Les chimistes sont ainsi de plus en plus conscients de l’importance d’une approche non isolationniste de la terminologie de leur domaine et de la nécessité d’une amélioration des stratégies d’enseignement de celui-ci. La terminologie fondamentale de la chimie, c’est-à-dire la terminologie qui forme le noyau notionnel de la discipline, est celle qui pose beaucoup de problèmes quant à l’interaction avec la langue générale (la langue non spécialisée) dans les contextes pédagogiques : il est nécessaire d’utiliser une expression claire, d’éviter des définitions ambiguës, de privilégier l’illustration de concepts simples par des termes bien choisis.
Le besoin de nouvelles ressources terminologiques multilingues
La nécessité d’une utilisation correcte de la terminologie et de la nomenclature en chimie a mené à la création, en 1919, d’un organisme international : International Union of Pure and Applied Chemistry (IUPAC). Pourtant, les efforts de l’IUPAC sont principalement orientés vers la normalisation de la terminologie très prolifique des composés chimiques, tandis que moins d’attention a été portée sur une meilleure normalisation de la terminologie fondamentale de la chimie.

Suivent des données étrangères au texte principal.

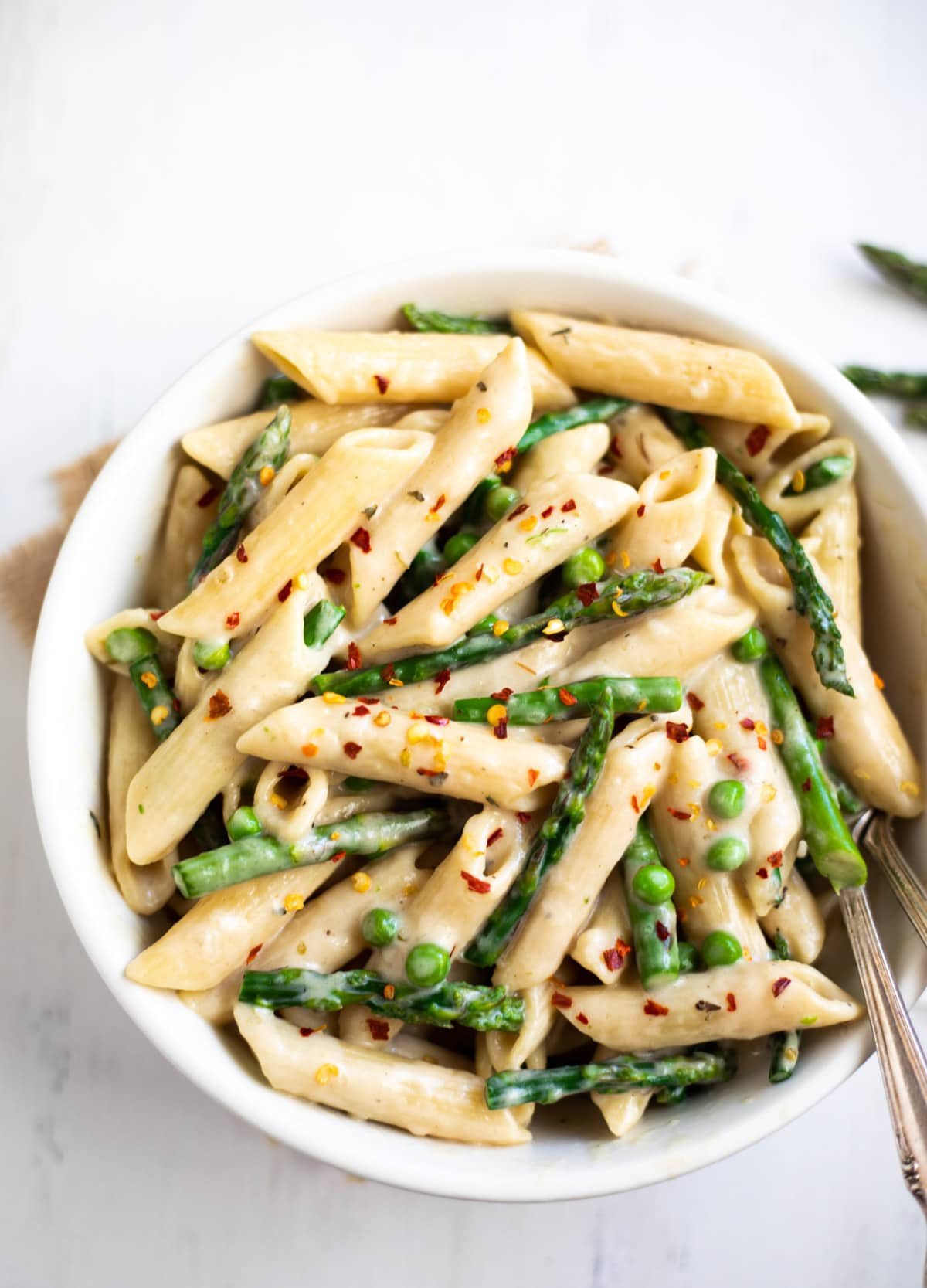 spring looking green asparagus and peas pasta in a bowl
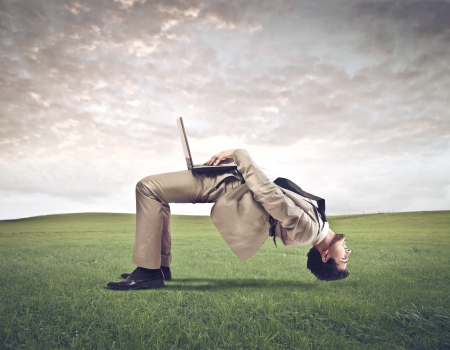 odd jobs: Young businessman using a laptop computer upside down on a large lawn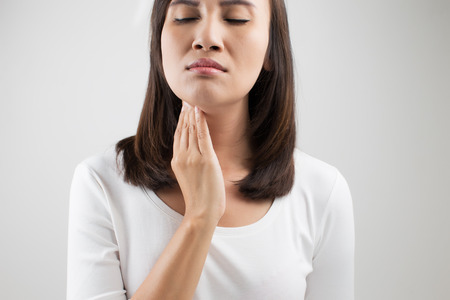 gland: Sore throat woman Stock Photo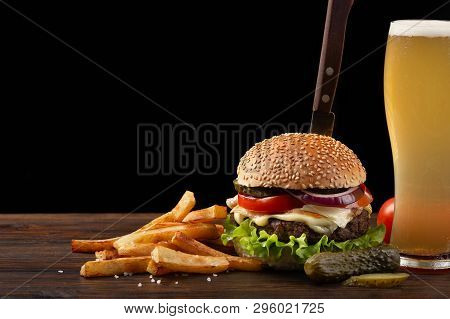 Homemade Hamburger With French Fries And Glass Of Beer On Wooden Table. In The Burger Stuck A Knife.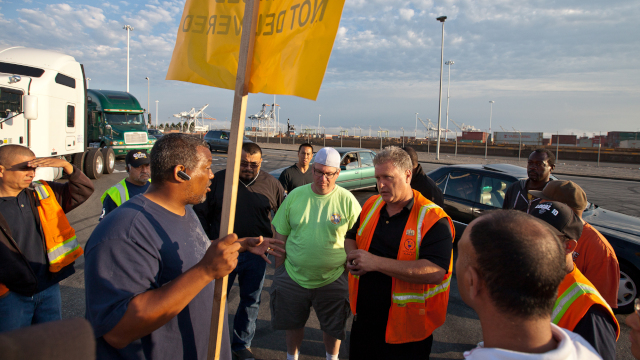 Truck Driver J.R. Coleman talks (left, holding sign) with Michael Villeggiantes, the president of the Local 10 Longshoreman's Union. (Deborah Svoboda / KQED)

De ce fait, on ne trouve pas les définitions de certains termes comme elementary substance, compound, pure substance, reagent, etc. Le répertoire terminologique de l’IUPAC – ainsi que la majorité des autres ressources terminologiques en chimie, comme l’Oxford Dictionary of Chemistry ou le Dictionnaire de chimie de Pierre de Menten – est monolingue et propose une information linguistique minimale sur le sens et le comportement des termes dans les textes scientifiques et sur les relations existantes entre les termes et le lexique général.
Par exemple, pour maîtriser l’usage du verbe terminologique anglais REACT I.1d (voir plus bas) et l’employer correctement dans des énoncés de chimie, il est important de savoir qu’il peut être intensifié au moyen des adverbes strongly, vigorously ou violently, comme dans la phrase suivante : « Aluminum chloride AlCl3 reacts violently with water to form strongly acidic solutions1 ». En français, on utiliserait les adverbes fortement, violemment, vivement, vigoureusement, et en russe, plutôt les adverbes сильно (fortement), активно (activement), энергично (énergiquement). Malheureusement, on ne peut pas trouver cette information dans les ressources terminologiques existantes sur la chimie, bien que ce type d’information soit essentiel pour l'enseignement de la discipline et pour la communication scientifique internationale. Quant aux ressources bilingues, comme le Lexique de terminologie chimique de Richer, elles ne proposent que des traductions terme à terme, sans expliquer comment utiliser de façon appropriée dans les textes du domaine les termes recherchés dans la langue cible.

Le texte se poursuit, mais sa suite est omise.